Material for this exercise below:

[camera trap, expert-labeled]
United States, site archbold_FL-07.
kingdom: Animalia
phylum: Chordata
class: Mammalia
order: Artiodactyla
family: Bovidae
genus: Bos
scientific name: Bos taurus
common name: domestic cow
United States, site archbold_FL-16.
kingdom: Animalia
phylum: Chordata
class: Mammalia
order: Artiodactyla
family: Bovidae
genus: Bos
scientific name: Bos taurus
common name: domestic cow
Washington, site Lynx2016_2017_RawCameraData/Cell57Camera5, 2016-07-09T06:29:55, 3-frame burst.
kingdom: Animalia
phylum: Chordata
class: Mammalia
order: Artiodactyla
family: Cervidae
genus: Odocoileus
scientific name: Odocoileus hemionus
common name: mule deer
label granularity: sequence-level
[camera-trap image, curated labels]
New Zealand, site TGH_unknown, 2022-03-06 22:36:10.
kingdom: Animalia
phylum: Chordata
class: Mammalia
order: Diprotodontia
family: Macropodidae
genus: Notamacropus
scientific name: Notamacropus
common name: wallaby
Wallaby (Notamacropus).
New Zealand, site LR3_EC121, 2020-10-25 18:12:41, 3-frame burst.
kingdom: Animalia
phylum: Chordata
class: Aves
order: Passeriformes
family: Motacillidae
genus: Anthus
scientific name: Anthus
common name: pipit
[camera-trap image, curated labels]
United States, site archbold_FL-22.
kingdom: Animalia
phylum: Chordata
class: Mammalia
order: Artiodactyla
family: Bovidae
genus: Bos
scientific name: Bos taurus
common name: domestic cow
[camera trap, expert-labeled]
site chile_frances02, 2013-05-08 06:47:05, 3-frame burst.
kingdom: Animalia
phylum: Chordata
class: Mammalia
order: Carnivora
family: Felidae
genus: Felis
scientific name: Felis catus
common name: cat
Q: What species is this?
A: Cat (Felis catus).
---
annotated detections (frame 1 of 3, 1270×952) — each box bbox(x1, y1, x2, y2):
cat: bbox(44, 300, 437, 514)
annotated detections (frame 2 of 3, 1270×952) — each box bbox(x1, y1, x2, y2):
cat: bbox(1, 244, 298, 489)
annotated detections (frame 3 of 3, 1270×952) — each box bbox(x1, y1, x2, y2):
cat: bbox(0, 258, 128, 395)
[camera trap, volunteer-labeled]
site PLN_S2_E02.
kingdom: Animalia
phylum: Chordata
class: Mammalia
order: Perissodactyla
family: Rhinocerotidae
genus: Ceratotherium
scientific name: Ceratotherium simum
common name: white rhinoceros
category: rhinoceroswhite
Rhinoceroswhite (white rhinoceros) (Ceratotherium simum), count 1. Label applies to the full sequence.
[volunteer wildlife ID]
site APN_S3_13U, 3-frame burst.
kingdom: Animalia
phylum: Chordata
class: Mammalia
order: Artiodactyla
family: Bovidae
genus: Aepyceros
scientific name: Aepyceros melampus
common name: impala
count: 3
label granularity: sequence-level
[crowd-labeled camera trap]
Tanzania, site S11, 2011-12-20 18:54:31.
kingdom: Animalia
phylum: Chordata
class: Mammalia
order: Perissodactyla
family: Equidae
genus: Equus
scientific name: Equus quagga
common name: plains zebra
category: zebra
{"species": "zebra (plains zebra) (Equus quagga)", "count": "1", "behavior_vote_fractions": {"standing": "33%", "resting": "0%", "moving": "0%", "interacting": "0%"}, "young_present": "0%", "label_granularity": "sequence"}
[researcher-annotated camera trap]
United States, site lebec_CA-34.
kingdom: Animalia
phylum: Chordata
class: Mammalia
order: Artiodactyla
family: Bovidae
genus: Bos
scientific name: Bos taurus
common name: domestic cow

End of Material for this exercise.

* _Goal of the exercise_:
Scan the entries for lines with the word "Equus". The number of such lines is the whole answer.

* _Output below_:
3